There isn’t much time. A doctor snaps on his white gloves, then plunges a needle into a thin, shackled arm. The onlookers are silent, the prosecutor stares at a wall. A small bird flies in through a swinging door, and perches on the neon light that sways above the defendants. Wa Lone and Kyaw Soe Oo have now spent 114 days in prison, and it’s taking a toll on their health. But the examination must be swift.
The audience rises from their seats as the judge brings a start to their hearing this Wednesday morning, one of many the pair has spent not in a newsroom, but in the sweltering heat of a Yangon courthouse. The two defendants are reporters for Reuters, and they are accused of obtaining confidential information related to military operations in western Myanmar’s Rakhine State, where violence described by the U.S. and the U.N. as a campaign of ethnic cleansing has sent more than 671,000 Rohingya Muslims fleeing across the border into Bangladesh.
For the 13th time, lawyers again tell the judge that their clients have done nothing but their job.
“The truth about what happened in Rakhine is important for our country,” Kyaw Soe Oo, 27, shouted to supporters outside the courthouse. “Without the truth, we can never solve our country’s problems there.”
Only six years ago these two young men didn’t speak a word of English. Today, leaders around the world know their names; these are the brave reporters who helped shed precious light on one of the world’s most pressing crises. Wa Lone and Kyaw Soe Oo were the first journalists to obtain accounts from perpetrators who admitted their involvement in the killing of 10 Rohingya men found in a mass grave. The group, a mostly stateless minority that has been persecuted for decades and receives little sympathy from Myanmar’s predominantly Buddhist population, has been forced to flee en masse since insurgent attacks triggered brutal military reprisals in late August last year.

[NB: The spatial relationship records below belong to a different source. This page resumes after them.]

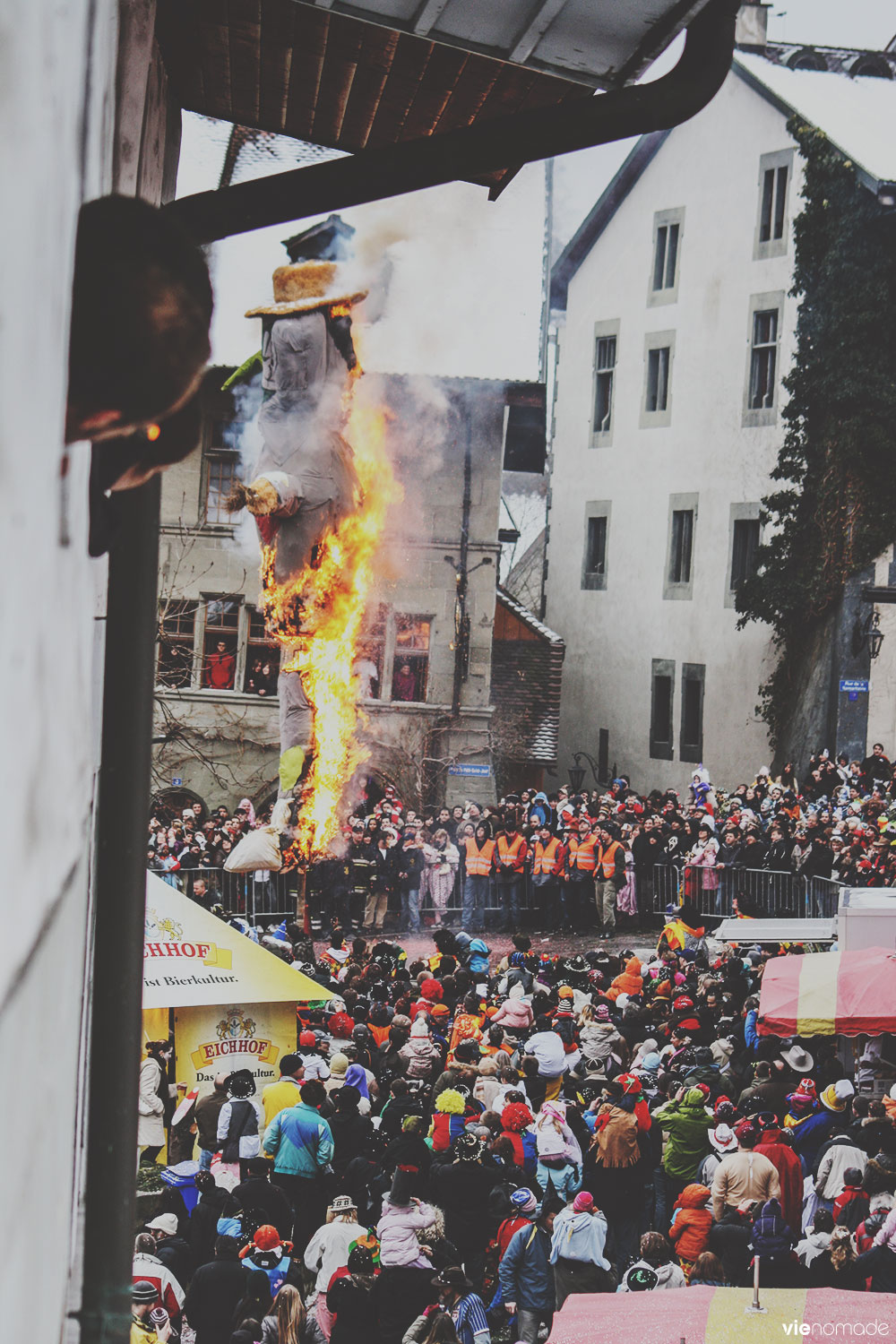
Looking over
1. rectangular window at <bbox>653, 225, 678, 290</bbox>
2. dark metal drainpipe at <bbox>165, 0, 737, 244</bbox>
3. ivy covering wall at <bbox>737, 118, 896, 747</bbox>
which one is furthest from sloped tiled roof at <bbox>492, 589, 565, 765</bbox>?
dark metal drainpipe at <bbox>165, 0, 737, 244</bbox>

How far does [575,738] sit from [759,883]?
16.3 meters

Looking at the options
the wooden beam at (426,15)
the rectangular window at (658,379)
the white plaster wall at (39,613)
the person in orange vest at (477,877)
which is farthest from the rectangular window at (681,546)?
the white plaster wall at (39,613)

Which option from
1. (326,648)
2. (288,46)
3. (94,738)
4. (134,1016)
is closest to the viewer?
(94,738)

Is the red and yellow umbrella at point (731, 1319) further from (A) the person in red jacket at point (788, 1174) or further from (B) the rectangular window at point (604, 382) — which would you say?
(B) the rectangular window at point (604, 382)

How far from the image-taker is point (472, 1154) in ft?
32.5

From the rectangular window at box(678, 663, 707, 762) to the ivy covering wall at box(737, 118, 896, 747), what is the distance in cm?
210

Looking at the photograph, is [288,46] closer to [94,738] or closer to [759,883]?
[94,738]

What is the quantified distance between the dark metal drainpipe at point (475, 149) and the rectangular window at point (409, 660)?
2874 cm

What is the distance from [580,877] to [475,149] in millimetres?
20998

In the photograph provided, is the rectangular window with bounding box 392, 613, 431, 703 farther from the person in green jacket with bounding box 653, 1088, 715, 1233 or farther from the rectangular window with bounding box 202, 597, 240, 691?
the person in green jacket with bounding box 653, 1088, 715, 1233

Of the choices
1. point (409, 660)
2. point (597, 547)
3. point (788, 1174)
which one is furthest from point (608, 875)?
point (597, 547)

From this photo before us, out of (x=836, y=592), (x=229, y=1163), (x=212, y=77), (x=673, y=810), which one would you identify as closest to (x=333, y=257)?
(x=673, y=810)

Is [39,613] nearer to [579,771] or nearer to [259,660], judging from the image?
[259,660]

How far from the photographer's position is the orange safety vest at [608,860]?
2383 centimetres
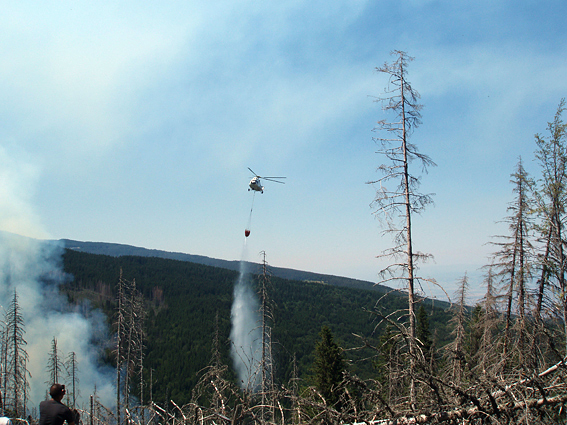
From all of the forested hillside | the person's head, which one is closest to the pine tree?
the person's head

At the courthouse, it’s the same procedure every week. Kyaw Soe Oo’s two-year-old daughter claps her hands when she spots her father in an approaching police van; a group of alternating Reuters colleagues from across the region and beyond tap the handcuffed journalists shoulders. Diplomats fan themselves and shake hands.
The Official Secrets Act under which the Reuters journalists are charged is a colonial-era law that criminalizes the intention to share anything the Myanmar government wants to conceal. It is one of a cache of repressive laws that advocacy groups urged Myanmar’s new civilian government, which assumed power in 2016, to reform. It’s true that this administration, nominally led by Nobel laureate Aung San Suu Kyi, maintains a fragile power-sharing deal with the military. But critics point out that her government has not fully exercised its legislative powers, failed to curb military abuses against the Rohingya and other minorities, and has done little to advance or protect civil liberties. Ko Bo Kyi, joint-secretary of the Yangon-based Assistance Association for Political Prisoners, tells TIME that “cases like this should be a thing of the past.”
“He misses our daughter so much that he talks to her photo every morning,” Chit Su Win, Kyaw Soe Oo’s 22-year-old wife, tells TIME, sitting on a plastic chair in the dusty patio of the court in Yangon’s northern outskirts. She shows her two-year-old a video of when they came for her father’s last court hearing. When even the video can no longer keep her from grumbling, a cameraman takes the little girl by the hand to buy her snacks. “She knows this place so well by now,” said Chit Su Win.
Defense lawyers called once again Wednesday for the court to dismiss the charges. A decision on whether the case proceeds to trial is expected April 11, the day Wa Lone will celebrate his 32nd birthday.
The case has garnered much international attention; last week, human rights lawyer Amal Clooney announced that she will join the pair’s defense team. But within Myanmar, where most people do not sympathize with the Rohingya and feel accosted by the international community’s rebukes, not everyone supports them. “No matter if other people call him a traitor, I am proud of my husband,” Chit Su Win says. “I don’t even want to quote what some people call them on social media,” adds Pan Ei Mon, the wife of Wa Lone, who is expecting their first child in August.
“We haven’t betrayed the country,” Wa Lone shouts to a crowd of supporters before being carted back to Yangon’s infamous Insein prison, known as the place the country’s former military junta would lock away and torture political prisoners. On a recent visit by his wife, Wa Lone had only one complaint about his new surrounds: “I don’t have a desk to write on.”
A fellow inmate who, like several others within the prison walls became his student, has since built one for him.